Bozizé et Patassé, Mobutu, Bédié, Amadou Toumani Touré, Mnangagwa, Atangana Kouna… Tous ces hommes qui ont un jour été puissants, et qui parfois le sont redevenus, ont un point commun : ils ont été contraints de quitter leur pays. « Jeune Afrique » vous fait le récit de ces fuites inattendues, et parfois rocambolesques.
Le 29 avril [1997], Mobutu, entouré de sa famille et de ses proches collaborateurs, reçoit chez lui une délégation américaine de haut niveau, conduite par l’ambassadeur auprès des Nations unies, Bill Richardson, et qui comprend des diplomates, des membres du Conseil national de sécurité et des gens de la CIA. Manière de bien faire comprendre au « Grand Léopard » qu’il ne pourra plus jouer les uns contre les autres, et qu’il lui faut accepter sa « dernière chance » de partir « dans l’honneur et la dignité ».

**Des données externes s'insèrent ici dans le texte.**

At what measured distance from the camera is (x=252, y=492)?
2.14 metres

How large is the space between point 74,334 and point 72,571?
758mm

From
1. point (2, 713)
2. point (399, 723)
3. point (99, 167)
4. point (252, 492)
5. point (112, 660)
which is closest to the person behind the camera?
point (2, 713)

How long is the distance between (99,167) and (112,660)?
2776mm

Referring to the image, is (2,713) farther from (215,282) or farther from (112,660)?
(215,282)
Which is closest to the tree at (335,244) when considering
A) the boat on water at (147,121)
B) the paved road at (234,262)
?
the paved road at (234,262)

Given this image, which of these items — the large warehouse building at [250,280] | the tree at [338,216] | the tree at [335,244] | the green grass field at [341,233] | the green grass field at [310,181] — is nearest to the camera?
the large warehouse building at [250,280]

En échange, Washington garantit sa sécurité personnelle. Richardson remet à Mobutu une lettre de Bill Clinton le pressant de rencontrer [Laurent-Désiré] Kabila et de nommer une équipe chargée de négocier le transfert du pouvoir. Faute de quoi, ajoute Richardson, « votre cadavre sera traîné dans les rues […] et nous n’y pourrons rien ».

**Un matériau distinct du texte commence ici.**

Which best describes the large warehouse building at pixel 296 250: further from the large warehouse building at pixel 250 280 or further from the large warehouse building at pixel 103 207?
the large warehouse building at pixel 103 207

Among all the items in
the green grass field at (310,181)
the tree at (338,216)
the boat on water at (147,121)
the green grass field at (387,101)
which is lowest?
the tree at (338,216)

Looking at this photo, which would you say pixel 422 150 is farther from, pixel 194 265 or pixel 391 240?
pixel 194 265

« Mobutu », biographie fouillée parue aux éditions Perrin. Ancien journaliste au Monde, Jean-Pierre Langellier a consacré son dernier ouvrage à Léopold Sédar Senghor (également paru chez Perrin, en octobre dernier).
L’œil droit presque fermé
Avant de répondre, Mobutu s’inquiète du risque de voir les rebelles profaner la tombe de sa mère à Gbadolite. Mais l’ultimatum américain appelle une réponse immédiate. Il s’y soumet. Ses collaborateurs rédigent une lettre destinée à Clinton. Lorsque la délégation revient, Mobutu a changé d’avis. Plus question de démissionner. Il accepte seulement de rencontrer Kabila. […]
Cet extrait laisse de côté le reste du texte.